───── Excerpt provided ─────

Equivalent R "findcorrelation(corr,cutoff = 0.75)" in python pandas

I have dataFrame named "data". I calculated correlation for data:

corr = data.corr()

I wanted remove columns which have correlation greater than 0.75 from "data" file. This can be done in R very easily using the following command:

hc=findCorrelation(corr,cutoff = 0.75)
data <- data[,-c(hc)]

I am looking for similar command in python. Is there any command in pandas or scikit-learn which can do the similar job ?

1 Answers

Step 1. Prepare some data

from scipy.stats import multivariate_normal

covs = np.eye(10)
for i in range(10):
    for j in range(10):
        if i!=j:
            covs[i,j] = (i*j)/100

mvn = multivariate_normal(cov=covs)
data = mvn.rvs(size = 100)
(100, 10)

Step 2. Vizualize correlation.

Here, you have a 2-d correlated ndarray. The data is organized into columns, cases are in rows. In order to run correlation on column data, you need to transpose the array first (hint: numpy runs correlation row-wise):

r = np.corrcoef(data.T)
plt.imshow(r, cmap = "coolwarm")

enter image description here

As you might see, some columns (features, as they say in Statistics or ML) are highly correlated.

Step 3. Drop correlated columns

Let's find which ones are correlated in excess of .5 threshold, excluding diagonal elements, which are obviously perfectly self-correlated:

idx = np.abs(np.tril(r, k= -1)) < .5
idx_drop = np.all(idx, axis=1)
data_uncorr = data[:, idx_drop]
(100, 8)

which means we got rid off 2 collinear columns.

Step 4. Sanity check

Let's do some checking, visually and mathematically:

plt.imshow(np.corrcoef(data_uncorr.T), cmap = "coolwarm")

enter image description here

np.sum(np.abs(np.tril(np.corrcoef(data_uncorr.T), k=-1)) >.5)

─────

### Set tasks
1. Answer these about the thread on dropping correlated columns:
(a) What cutoff value does the R command pass to findCorrelation?
(b) What correlation threshold does the answer use when finding which columns to drop?
(c) How many columns does the answer say were removed?
2. List each distinct function that the thread on dropping correlated columns calls with the np. prefix, naming each one once.
The records play no part in what comes next.

───── Record excerpts ─────

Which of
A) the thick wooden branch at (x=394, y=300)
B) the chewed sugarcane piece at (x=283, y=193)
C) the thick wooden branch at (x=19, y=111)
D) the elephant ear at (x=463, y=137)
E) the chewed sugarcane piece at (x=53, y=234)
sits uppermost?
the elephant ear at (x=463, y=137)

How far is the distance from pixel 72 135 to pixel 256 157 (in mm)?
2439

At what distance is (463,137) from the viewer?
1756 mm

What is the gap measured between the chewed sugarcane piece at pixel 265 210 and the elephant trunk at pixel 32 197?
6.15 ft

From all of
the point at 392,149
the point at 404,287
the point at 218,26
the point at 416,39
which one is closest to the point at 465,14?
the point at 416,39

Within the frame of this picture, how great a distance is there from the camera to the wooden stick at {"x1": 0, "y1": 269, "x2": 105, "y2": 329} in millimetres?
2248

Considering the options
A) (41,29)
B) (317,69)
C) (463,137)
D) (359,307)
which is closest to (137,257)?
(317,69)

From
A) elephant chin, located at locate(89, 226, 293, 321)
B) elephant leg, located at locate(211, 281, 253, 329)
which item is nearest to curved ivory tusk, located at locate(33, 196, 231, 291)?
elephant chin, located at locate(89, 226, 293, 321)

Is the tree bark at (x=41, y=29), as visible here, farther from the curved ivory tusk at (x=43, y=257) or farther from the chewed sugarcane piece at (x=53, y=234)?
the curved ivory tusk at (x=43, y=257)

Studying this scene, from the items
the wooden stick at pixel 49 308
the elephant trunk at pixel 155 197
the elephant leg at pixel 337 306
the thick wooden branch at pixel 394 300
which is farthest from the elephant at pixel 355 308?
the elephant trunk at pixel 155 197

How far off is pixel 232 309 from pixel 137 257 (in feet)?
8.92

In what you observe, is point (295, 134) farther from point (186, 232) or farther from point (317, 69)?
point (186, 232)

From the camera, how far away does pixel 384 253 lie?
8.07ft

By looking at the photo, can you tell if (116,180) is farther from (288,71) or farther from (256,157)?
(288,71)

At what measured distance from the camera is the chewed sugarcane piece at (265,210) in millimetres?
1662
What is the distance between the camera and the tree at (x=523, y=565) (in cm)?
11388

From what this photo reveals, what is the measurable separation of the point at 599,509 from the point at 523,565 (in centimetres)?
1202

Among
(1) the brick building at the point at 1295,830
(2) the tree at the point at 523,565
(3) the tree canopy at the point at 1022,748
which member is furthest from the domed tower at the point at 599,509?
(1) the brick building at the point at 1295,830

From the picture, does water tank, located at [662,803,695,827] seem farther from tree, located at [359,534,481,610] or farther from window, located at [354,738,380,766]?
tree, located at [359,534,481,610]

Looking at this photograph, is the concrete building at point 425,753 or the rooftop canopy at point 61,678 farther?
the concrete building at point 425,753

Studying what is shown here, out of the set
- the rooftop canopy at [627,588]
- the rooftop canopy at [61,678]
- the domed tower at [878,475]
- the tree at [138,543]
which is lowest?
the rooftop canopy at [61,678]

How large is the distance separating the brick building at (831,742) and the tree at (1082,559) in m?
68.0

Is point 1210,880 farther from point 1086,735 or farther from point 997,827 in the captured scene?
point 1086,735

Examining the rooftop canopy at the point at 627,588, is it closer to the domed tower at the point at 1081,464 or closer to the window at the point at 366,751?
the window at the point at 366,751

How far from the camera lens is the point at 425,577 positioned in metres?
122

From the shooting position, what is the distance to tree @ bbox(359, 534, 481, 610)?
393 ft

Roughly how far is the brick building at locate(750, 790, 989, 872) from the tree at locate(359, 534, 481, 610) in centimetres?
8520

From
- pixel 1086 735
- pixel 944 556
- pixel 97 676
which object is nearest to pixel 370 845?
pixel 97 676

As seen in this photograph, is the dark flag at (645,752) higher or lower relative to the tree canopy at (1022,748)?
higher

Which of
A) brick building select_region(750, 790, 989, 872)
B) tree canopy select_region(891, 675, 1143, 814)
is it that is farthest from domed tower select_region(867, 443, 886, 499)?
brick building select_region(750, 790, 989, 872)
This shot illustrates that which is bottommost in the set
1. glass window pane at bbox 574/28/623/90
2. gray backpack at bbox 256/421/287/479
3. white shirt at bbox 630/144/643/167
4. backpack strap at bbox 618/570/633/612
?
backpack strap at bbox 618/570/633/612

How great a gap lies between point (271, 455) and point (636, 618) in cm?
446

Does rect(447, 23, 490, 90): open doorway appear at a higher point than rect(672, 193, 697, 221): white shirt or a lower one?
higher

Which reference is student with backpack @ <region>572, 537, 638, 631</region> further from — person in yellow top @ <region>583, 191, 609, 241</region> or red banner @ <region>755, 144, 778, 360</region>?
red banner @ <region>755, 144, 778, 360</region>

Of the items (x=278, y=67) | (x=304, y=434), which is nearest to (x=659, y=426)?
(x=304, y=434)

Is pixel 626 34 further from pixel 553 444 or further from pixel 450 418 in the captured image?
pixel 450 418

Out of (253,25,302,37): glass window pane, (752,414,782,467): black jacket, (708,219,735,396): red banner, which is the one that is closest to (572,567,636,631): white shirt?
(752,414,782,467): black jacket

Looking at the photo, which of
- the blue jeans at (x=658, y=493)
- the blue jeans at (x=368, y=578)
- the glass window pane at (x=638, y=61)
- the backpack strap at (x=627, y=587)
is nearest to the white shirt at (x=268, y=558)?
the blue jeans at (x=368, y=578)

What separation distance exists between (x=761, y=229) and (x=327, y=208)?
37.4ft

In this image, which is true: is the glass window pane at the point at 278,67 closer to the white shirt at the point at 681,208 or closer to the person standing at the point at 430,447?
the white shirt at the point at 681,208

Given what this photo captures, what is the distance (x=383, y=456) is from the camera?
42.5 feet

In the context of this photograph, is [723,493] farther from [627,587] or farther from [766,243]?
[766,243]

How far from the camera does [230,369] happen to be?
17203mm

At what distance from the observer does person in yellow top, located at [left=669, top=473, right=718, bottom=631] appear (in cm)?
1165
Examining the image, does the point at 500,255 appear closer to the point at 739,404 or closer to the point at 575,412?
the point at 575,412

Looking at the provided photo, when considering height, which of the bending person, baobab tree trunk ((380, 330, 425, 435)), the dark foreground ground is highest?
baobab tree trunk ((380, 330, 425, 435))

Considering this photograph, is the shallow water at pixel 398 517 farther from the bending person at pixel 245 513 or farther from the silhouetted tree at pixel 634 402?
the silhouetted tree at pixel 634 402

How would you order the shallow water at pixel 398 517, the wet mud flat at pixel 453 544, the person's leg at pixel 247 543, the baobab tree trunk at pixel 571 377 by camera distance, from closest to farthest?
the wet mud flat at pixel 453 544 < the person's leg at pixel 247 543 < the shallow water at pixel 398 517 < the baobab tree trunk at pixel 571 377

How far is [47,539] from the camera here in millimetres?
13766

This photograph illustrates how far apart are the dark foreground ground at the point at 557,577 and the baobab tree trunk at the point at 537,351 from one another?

─────

### Answers given
1.
(a) 0.75
(b) .5
(c) 2

2.
np.eye
np.corrcoef
np.abs
np.tril
np.all
np.sum